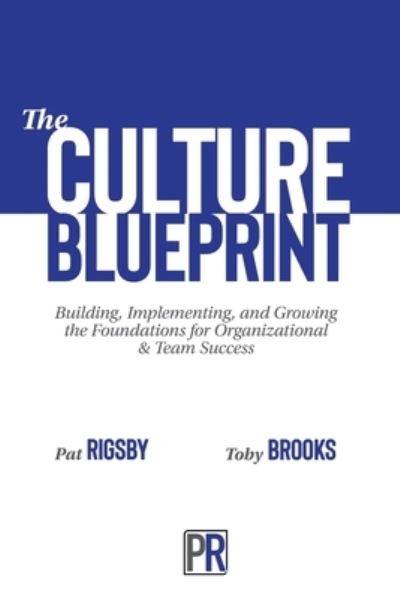 Cover for Pat Rigsby · The Culture Blueprint (Paperback Book) (2020)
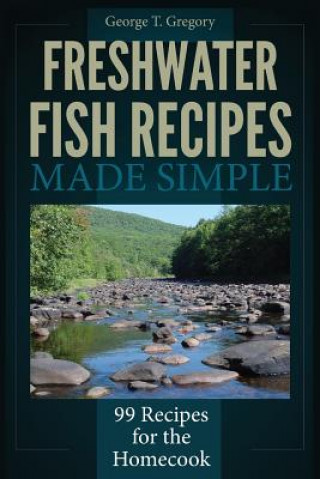 Buch Freshwater Fish Recipes Made Simple: 99 Recipes for the Homecook George T Gregory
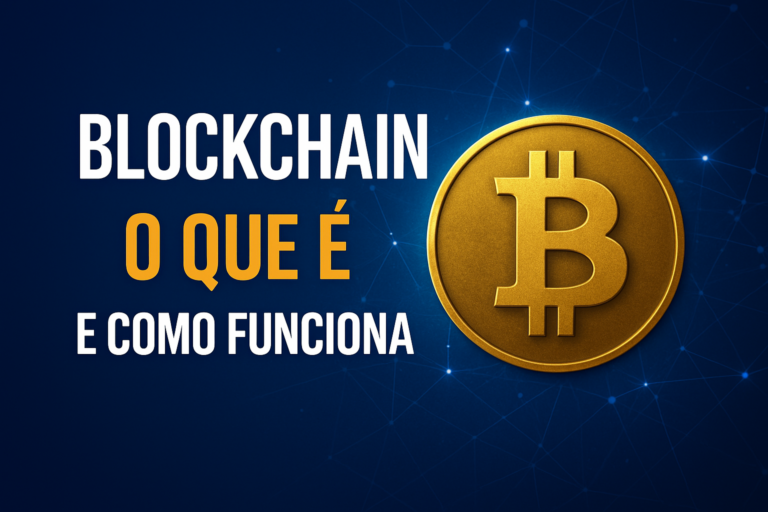 Blockchain - O que é e como funciona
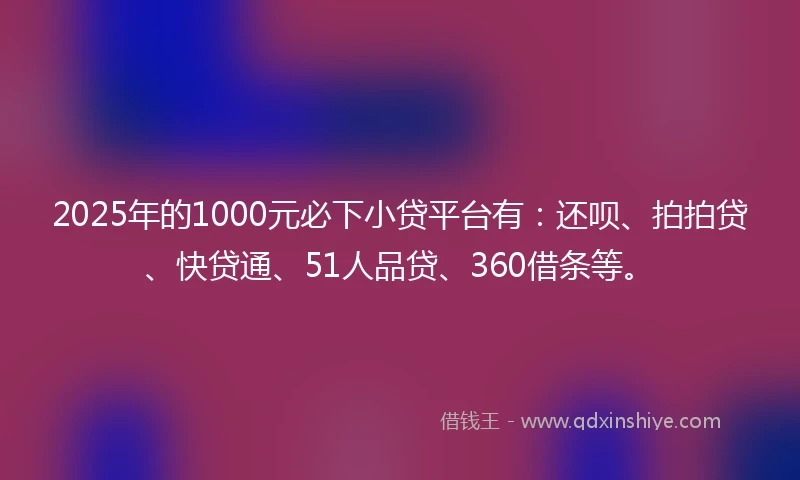 2025年的1000元必下小贷平台有：还呗、拍拍贷、快贷通、51人品贷、360借条等。
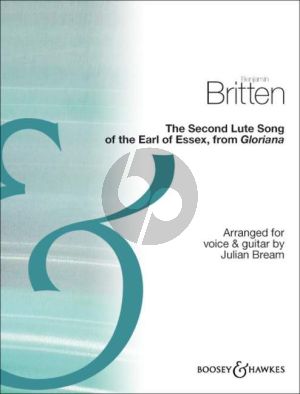 Britten The Second Lute Song of the Earl of Essex (from Gloriana) (transcr.Julian Bream)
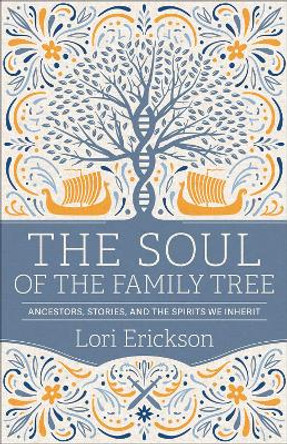 The Soul of the Family Tree: Ancestors, Stories, and the Spirits We Inherit by Lori Erickson 9780664267032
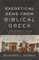 Exegetical Gems from Biblical Greek
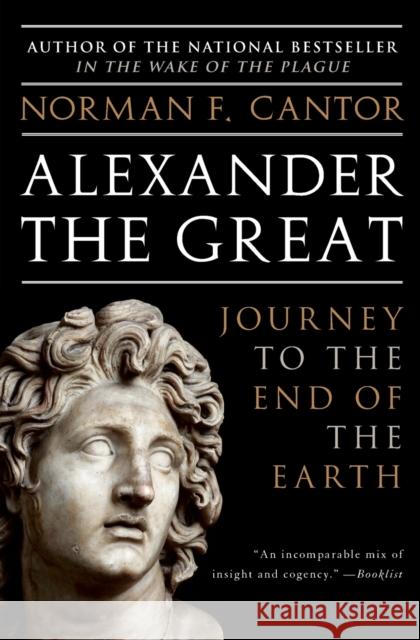 Alexander the Great: Journey to the End of the Earth Cantor, Norman F. 9780060570132 Harper Perennial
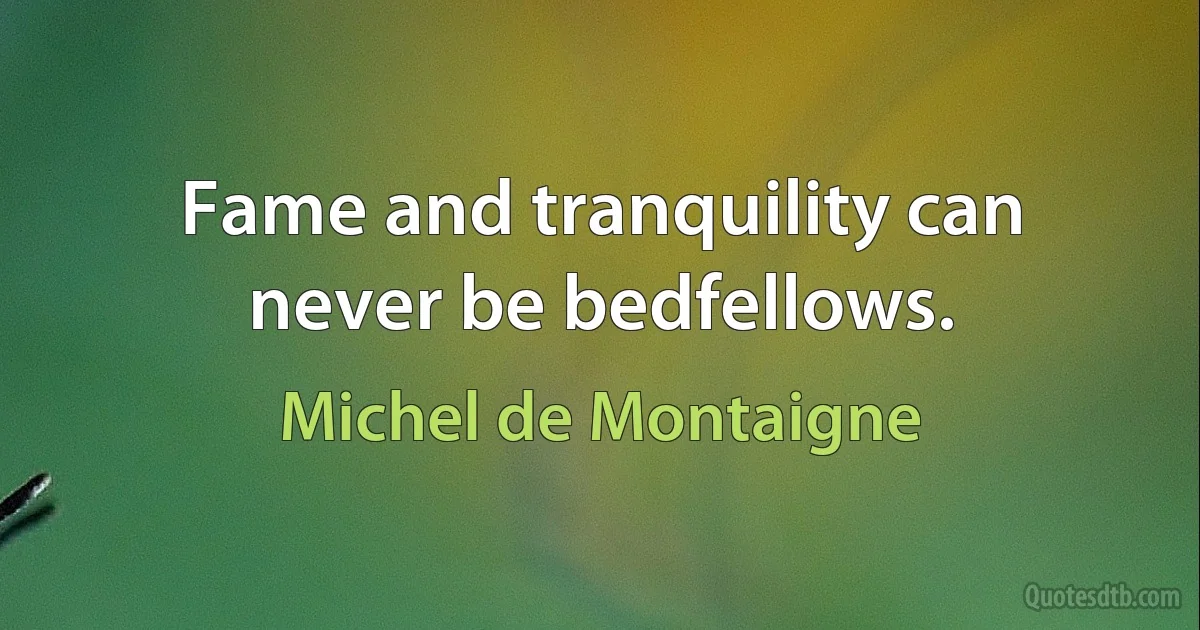 Fame and tranquility can never be bedfellows. (Michel de Montaigne)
|---|
■ Task directions: Reproduce the text of every item above word for word, leaving the pictures out of your answer.

■ Completed exercise:
 Cover for Pat Rigsby · The Culture Blueprint (Paperback Book) (2020)
 Buch Freshwater Fish Recipes Made Simple: 99 Recipes for the Homecook George T Gregory
 Blockchain - O que é e como funciona
 2025年的1000元必下小贷平台有：还呗、拍拍贷、快贷通、51人品贷、360借条等。
 Britten The Second Lute Song of the Earl of Essex (from Gloriana) (transcr.Julian Bream)
 The Soul of the Family Tree: Ancestors, Stories, and the Spirits We Inherit by Lori Erickson 9780664267032
 Exegetical Gems from Biblical Greek
 Alexander the Great: Journey to the End of the Earth Cantor, Norman F. 9780060570132 Harper Perennial
 Fame and tranquility can never be bedfellows. (Michel de Montaigne)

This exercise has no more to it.